Rapping, DJing, Breakdancing, and Graffiti art. These, with debatable add-ons such as beatboxing and sampling, create the now global phenomenon we call hip-hop. Rapping is verbal, DJing is audio, breakdancing is physical, and graffiti is visual. These four walls place us in an aesthetic that surrounds us in a universe of anti-racism and blackness. Hip-hop is a movement that keeps pushing. Born out of the spirit of the Black Power Movement, which in turn was born out of the spirit of Malcolm X after his assassination, it is an artform inseparable from the struggle for liberation. Hip-hop stands as a rallying cry of the oppressed. The same cry that got people into the streets of Ferguson and Baltimore, almost as if it was done with the same breath. As we can see today with Hip-hop albums such as Lupe Fiasco’s Tetsuo and Youth, Kendrick Lamar’s To Pimp A Butterfly, and even works of lesser-known artists such as Raury’s All We Need and JillReal’s Jilltiltarianism, the art being produced is having life breathed into it from Black Lives Matter while simultaneously breathing the life back into the movement. This is nothing new.

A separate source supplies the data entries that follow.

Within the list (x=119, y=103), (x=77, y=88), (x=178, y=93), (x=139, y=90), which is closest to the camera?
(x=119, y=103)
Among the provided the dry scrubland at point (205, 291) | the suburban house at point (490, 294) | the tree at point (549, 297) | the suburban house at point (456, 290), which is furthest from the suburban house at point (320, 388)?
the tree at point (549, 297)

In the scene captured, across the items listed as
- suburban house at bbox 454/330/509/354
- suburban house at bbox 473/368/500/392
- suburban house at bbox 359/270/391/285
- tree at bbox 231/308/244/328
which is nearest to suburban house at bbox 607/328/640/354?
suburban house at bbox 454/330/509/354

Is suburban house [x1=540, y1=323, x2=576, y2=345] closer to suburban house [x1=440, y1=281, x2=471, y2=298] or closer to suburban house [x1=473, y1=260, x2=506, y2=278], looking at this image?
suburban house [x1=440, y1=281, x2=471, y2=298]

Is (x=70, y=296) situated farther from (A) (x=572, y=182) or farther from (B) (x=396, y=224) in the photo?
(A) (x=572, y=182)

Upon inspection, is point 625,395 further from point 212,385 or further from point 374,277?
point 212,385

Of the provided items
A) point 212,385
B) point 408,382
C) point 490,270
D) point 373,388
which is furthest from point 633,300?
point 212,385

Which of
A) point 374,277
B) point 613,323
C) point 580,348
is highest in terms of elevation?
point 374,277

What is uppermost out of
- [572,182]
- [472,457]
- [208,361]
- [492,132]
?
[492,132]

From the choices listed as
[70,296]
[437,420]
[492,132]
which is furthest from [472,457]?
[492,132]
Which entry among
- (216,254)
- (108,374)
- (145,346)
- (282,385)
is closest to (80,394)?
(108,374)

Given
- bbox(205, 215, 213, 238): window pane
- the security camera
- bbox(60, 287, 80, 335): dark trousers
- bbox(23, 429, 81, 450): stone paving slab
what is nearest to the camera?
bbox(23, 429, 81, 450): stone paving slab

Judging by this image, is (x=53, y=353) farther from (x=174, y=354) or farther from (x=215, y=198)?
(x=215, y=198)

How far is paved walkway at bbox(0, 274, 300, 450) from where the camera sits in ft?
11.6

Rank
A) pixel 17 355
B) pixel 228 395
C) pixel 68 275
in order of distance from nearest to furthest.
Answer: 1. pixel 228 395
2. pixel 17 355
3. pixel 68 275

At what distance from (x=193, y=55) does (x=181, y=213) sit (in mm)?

The 20th century was a big century for Black people globally, but definitely for Black America. In that century, Black America made great strides in teaching white people how to deal with people of different races properly, while also raising our own collective consciousness of who Black America really is. Talk about multi-tasking! A challenging endeavor which we clearly are still working towards, but all the progress that was made occurred through a variety of different methods. We had the Back to Africa movement, The Civil Rights Movement, and the Black Power Movement all reminding black people who we are and what we deserve, and showing white people what we are capable of. However, it would be impossible to properly appreciate these movements and campaigns our people advanced without discussing the artistic perspective as well. In this century we also saw the Harlem Renaissance overlapping with the Back to Africa movement and Great Migration and preceding the Civil Rights Movement, and the Black Arts Movement working hand in hand with the Black Power Movement. As our nation became more organized and educated on what it means to be Black, we also became more explicit and expressive in our creative arts. Is this really surprising? I mean we sang Negro Spirituals to help us break off of plantations. Our cultural expression has been our key to liberation since we returned as enslaved humans to this continent.